Empathy is understanding how others feel and being kind to them. By preschool, your child should be able to show empathy when someone else is upset or hurt.
He should also be able to share his toys and games with other children, and let others play with his toys if you tell him it is okay.
His language skills will also help him show empathy. For example, he should be able to tell you how he feels and ask for what he wants.
Photo by Erika Fletcher on Unsplash.
4. Anger management
Anger management is the ability to manage your emotions so that you don’t act on them in a way that hurts yourself or others. By preschool, your child should be able to identify what he feels when he gets angry.
He should also be able to take deep breaths or calm himself down by counting to 10 when he feels angry or frustrated. He may even be able to say what he needs in order to feel better (for example, “I need some quiet time”).
If your child acts out his anger in ways that hurt himself or others, consider a professional evaluation by a psychologist or psychiatrist who can help you find ways for him to express his feelings appropriately.
5. Attention span
An attention span is the ability to focus on one thing for a period of time. By preschool, your child should be able to sit quietly and pay attention to what you are saying without wandering off or fidgeting.
He should also be able to focus on an activity for a short period of time without getting distracted.
Letters, numbers, and shapes should be able to hold his attention for five minutes.
6. Self-care skills
By preschool, your child should be able to take care of his own basic needs, such as feeding himself, getting dressed, and washing his hands. He should also be able to clean up after himself when he spills something or makes a mess.
If he does not have these skills by the time he starts preschool, consider working with him at home before school starts so that he will feel confident in his abilities once he begins his education.
7. Basic math skills
By preschool, your child should be able to count to 10 or 20, recognize some numbers, and add a few small numbers together.
Development of number sense, however, takes longer.
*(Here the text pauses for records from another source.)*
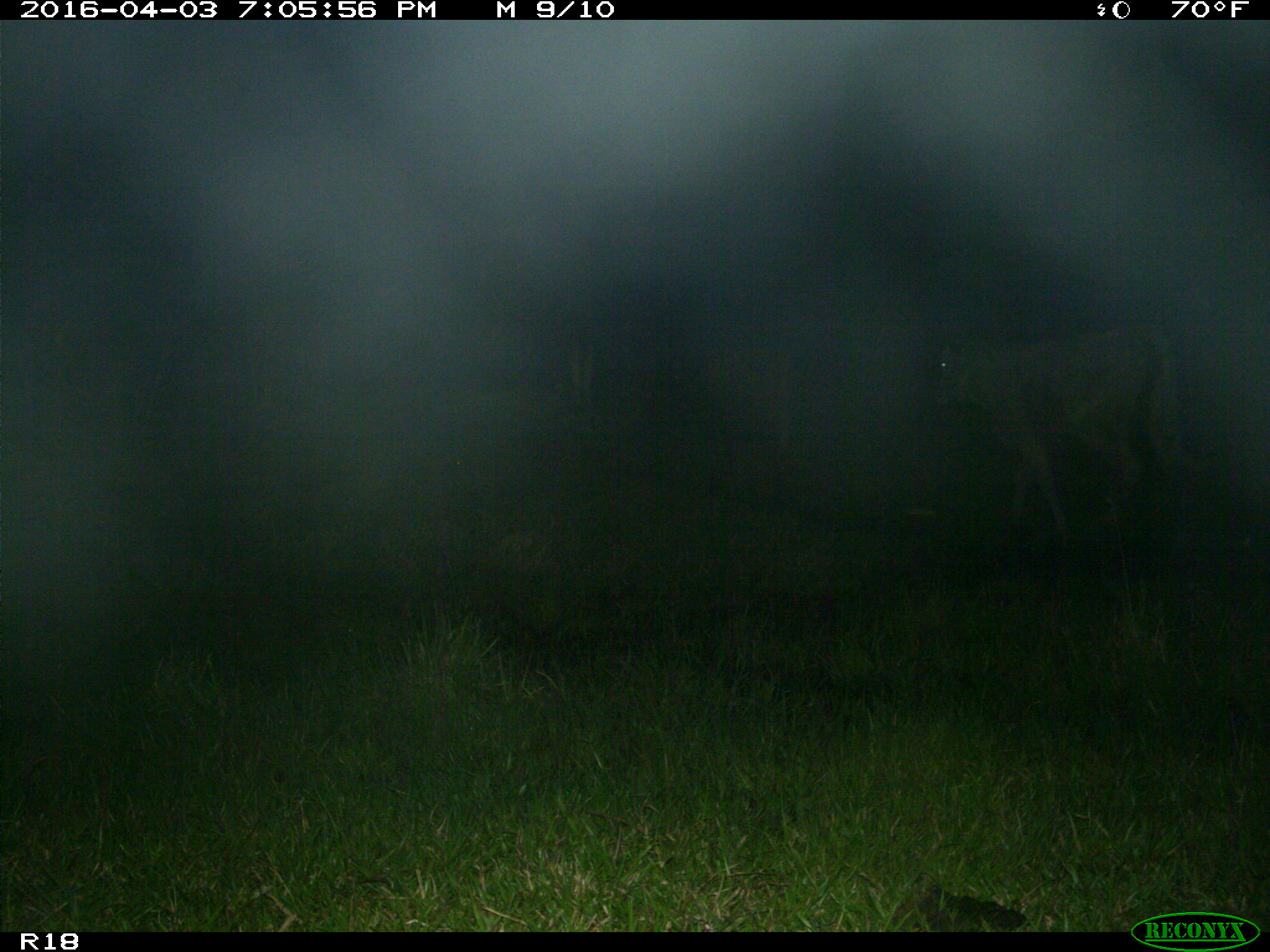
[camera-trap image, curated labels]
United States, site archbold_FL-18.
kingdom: Animalia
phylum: Chordata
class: Mammalia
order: Artiodactyla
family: Bovidae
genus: Bos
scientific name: Bos taurus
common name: domestic cow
Bos taurus (domestic cow).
It’s not until kindergarten that children really start to understand the concepts of quantity and counting.
So, don’t be surprised if your child isn’t counting yet. But you can help your child build this skill by practicing simple math games.
Help Your Kids Succeed in Life
Learning about the world around you is one of the best parts of being a kid. If you can foster your child’s curiosity and provide him with a safe environment in which to explore his world, he will learn the skills he needs to succeed throughout his life.
Our website, The Mindful Parent, is dedicated to helping parents foster their children’s innate curiosity and help them thrive in life. Take the time to read our articles now!